# 07 PyTorch Experiment Tracking

Machine learning is very experimental.

In order to figure out which experiment are worth pursuing, that's where **experiment tracking** comes in, it help you to figure out what doesn't
work so you can figure out what does work


In this notebook, we're going to see an example of programmatically tracking experiments

Resources:
* Book version of notebook: https://www.learnpytorch.io/07_pytorch_experiment_tracking/
* Extra-curriculum: https://madewithml.com/courses/mlops/experiment-tracking/

In [1]:
import torch
import torchvision


In [2]:
# Setup device agnostic code
device = "cuda" if torch.cuda.is_available() else "cpu"
device

'cpu'

In [3]:
def set_seed(seed: int= 42):
  """Sets random sets for torch operations.

   Args:
      seed (int, optional): Random seed to set. Default to 42.
  """

  # Set the seed for general torch operations
  torch.manual_seed(42)

  # Set the seed for CUDA torch operations (ones that happen on the GPU)
  torch.cuda.manual_seed(42)

In [4]:
set_seed()

## 1. Get data

Want to get pizza, steak, sushi images.

So we can run experiments building FoodVision Mini and see which models performs best.

In [5]:
import zipfile
import os
import requests

from pathlib import Path

def download_data(source: str,
                  destination: str,
                  remove_source: bool = True
                  ) -> Path:
    """Download the zipped dataset from source and unzips to destination."""
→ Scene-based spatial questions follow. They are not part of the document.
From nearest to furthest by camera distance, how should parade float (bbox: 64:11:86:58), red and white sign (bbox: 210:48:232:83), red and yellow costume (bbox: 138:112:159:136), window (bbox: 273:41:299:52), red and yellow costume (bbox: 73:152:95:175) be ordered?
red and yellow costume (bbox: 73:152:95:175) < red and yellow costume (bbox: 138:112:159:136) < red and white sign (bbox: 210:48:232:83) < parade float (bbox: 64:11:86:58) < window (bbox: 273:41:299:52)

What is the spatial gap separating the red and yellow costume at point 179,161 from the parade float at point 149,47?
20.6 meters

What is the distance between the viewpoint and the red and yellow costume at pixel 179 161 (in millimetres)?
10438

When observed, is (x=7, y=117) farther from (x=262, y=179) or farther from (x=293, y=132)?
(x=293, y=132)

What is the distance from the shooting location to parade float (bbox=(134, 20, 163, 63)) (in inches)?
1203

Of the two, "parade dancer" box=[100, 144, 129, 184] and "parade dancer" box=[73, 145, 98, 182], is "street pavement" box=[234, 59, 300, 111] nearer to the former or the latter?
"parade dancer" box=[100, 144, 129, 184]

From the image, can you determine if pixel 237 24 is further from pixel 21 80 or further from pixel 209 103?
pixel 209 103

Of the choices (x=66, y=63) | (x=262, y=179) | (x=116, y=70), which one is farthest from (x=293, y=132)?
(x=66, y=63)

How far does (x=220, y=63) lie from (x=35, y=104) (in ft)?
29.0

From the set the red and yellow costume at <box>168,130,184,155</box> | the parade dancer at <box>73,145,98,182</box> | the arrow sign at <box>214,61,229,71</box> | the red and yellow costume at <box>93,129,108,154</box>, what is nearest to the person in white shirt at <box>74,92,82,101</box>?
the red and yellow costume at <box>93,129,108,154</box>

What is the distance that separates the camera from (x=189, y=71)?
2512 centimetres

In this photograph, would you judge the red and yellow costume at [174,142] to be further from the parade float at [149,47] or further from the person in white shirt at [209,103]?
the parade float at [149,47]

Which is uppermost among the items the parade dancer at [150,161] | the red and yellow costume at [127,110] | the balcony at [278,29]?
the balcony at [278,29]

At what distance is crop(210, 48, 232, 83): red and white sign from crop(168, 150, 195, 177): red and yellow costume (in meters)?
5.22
    # Setup path to data folder
    data_path = Path("data/")
    image_path = data_path / destination

    # If the image folder doesn't exist create it
    if image_path.is_dir():
      print(f'[INFO] {image_path} directory already exists, skipping download')
    else:
      print(f"[INFO] Did not find {image_path} directory, creating one...")
      image_path.mkdir(parents=True, exist_ok=True)

      # Download the target data
      target_file = Path(source).name

      with open(data_path / target_file, "wb") as f:
        request = requests.get(source)
        print(f"[INFO] Downloading {target_file} from {source}...")
        f.write(request.content)

      # Unzip target file
      with zipfile.ZipFile(data_path / target_file, 'r') as zip_ref:
        print(f"[INFO] Unzipping {target_file} data...")
        zip_ref.extractall(image_path)

      # Remove .zip file if needed
      if remove_source:
        os.remove(data_path/ target_file)

    return image_path

In [6]:
image_path = download_data(source = "https://github.com/anuragsingh17ai/Deep-Learning/raw/main/data/pizza_steak_sushi.zip",
                           destination = "pizza_steak_sushi")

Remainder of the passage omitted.